Gamin, avec ma mère on portait vers midi la soupe toute chaude à Mélac. Mon père avait pris soin le matin de prendre le vin. Je me souviens de ces prairies qui longeaient le parcours tout le long du ruisseau. On y cultivait les pommes de terre, les haricots, qui pendant la crise, nous ont bien sauvés ! Après le repas, une petite sieste était de rigueur car les travaux de l’après midi allaient être aussi durs que ceux du matin. A la sieste on était ennuyé par les mouches.

Après le repos, le travail reprenait. On se mettait à soigner le foin, on le retournait, l’aérait, l’emballait. Les balles étaient faites à la main. Les journées étaient longues. On rentrait le foin dans les greniers à la maison ou dans les granges à foin. La saison durait en moyenne une semaine.

Lorsque j’étais adulte, ma mère venait seule. Il nous tardait de la voir arriver. Le repas était attendu…ah… cette bonne soupe de légumes, accompagnée d’une tranche de lard ! Je la revois encore fumante, aux odeurs chatoyantes. Nous mangions également une vinaigrette de légumes accompagnée d’une tranche de jambon, et pour finir un morceau de fromage. Nous n’avions pas de dessert, pas de fruits non plus, je me souviens de quelques poires cueillies par ci par là dont le goût n’était pas fameux, l’âpreté me les faisait recracher… tout ça ne sont que de vieux souvenirs…

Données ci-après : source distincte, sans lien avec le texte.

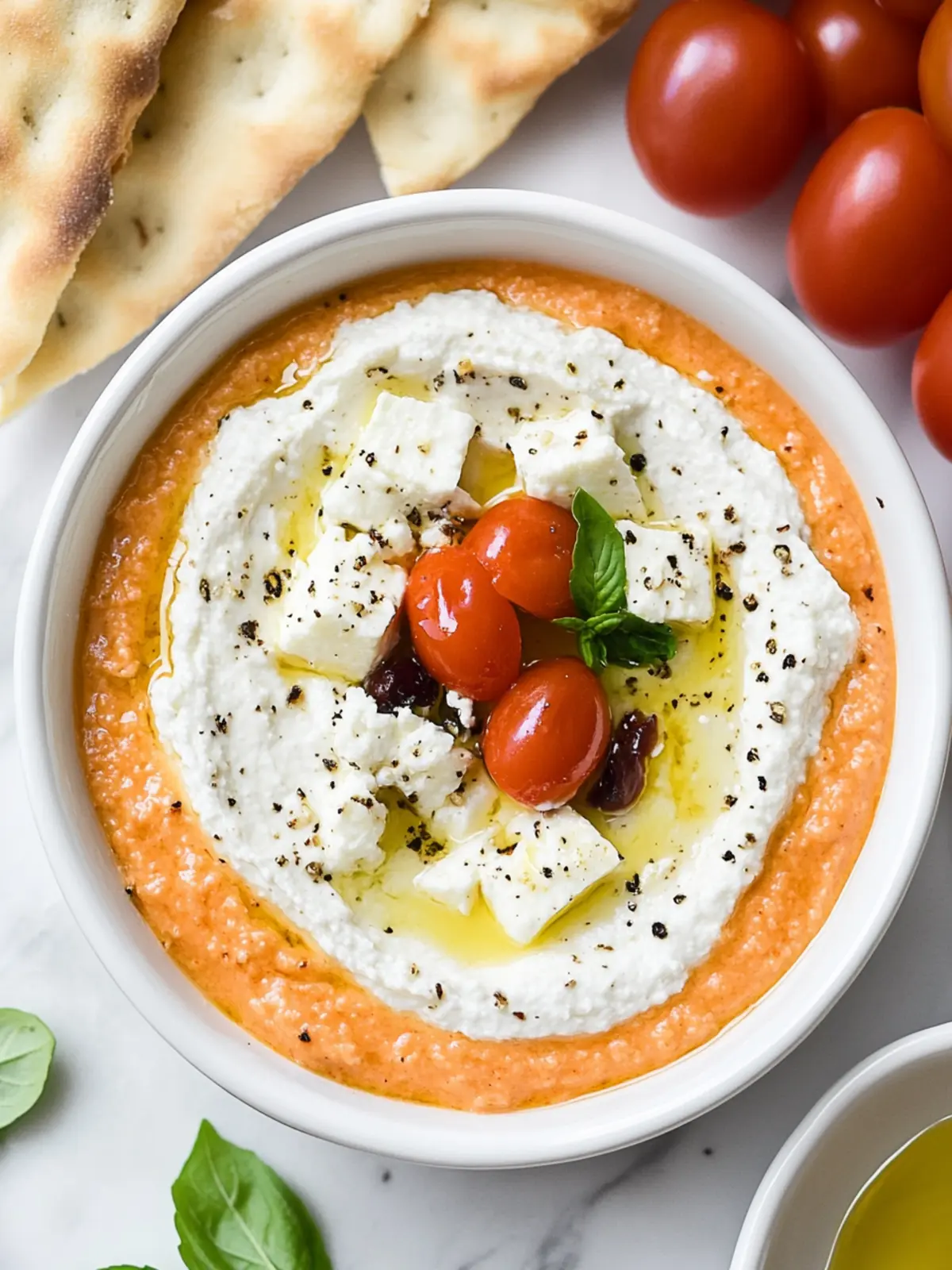 Spicy Greek Feta Dip That Will Ignite Your Taste Buds 5 Spicy Greek Feta Dip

Le retour à la maison se faisait à la nuit tombante. Le travail n’était pas terminé. Il fallait s’occuper du cheval. Il lui fallait cinq tonnes de foin par an sans compter l’avoine et tous les soins appropriés. Pratiquement toute l’année le cheval travaillait et quand il ne travaillait pas, par temps de pluie ou autre il faisait du fumier. Il y avait beaucoup plus de mulets que de chevaux. Celui de mon père s’appelait Paulou. Certains mulets avaient plusieurs propriétaires qui se le partageaint. Ces bêtes travaillaient doublement. Le mulet était plus résistant que le cheval, plus adroit, il passait là où le cheval ne voulait pas aller.

La moisson, blé, orge, avoine. On récoltait environ 1200kg de grain. Tout était ramassé à la faucille. Le meilleur moment était le mois d’août, les travaux aux champs étant terminés, les vendanges pas encore commencées, on en profitait pour remonter les murs qui s’étaient écroulés, abîmés pendant l’hiver.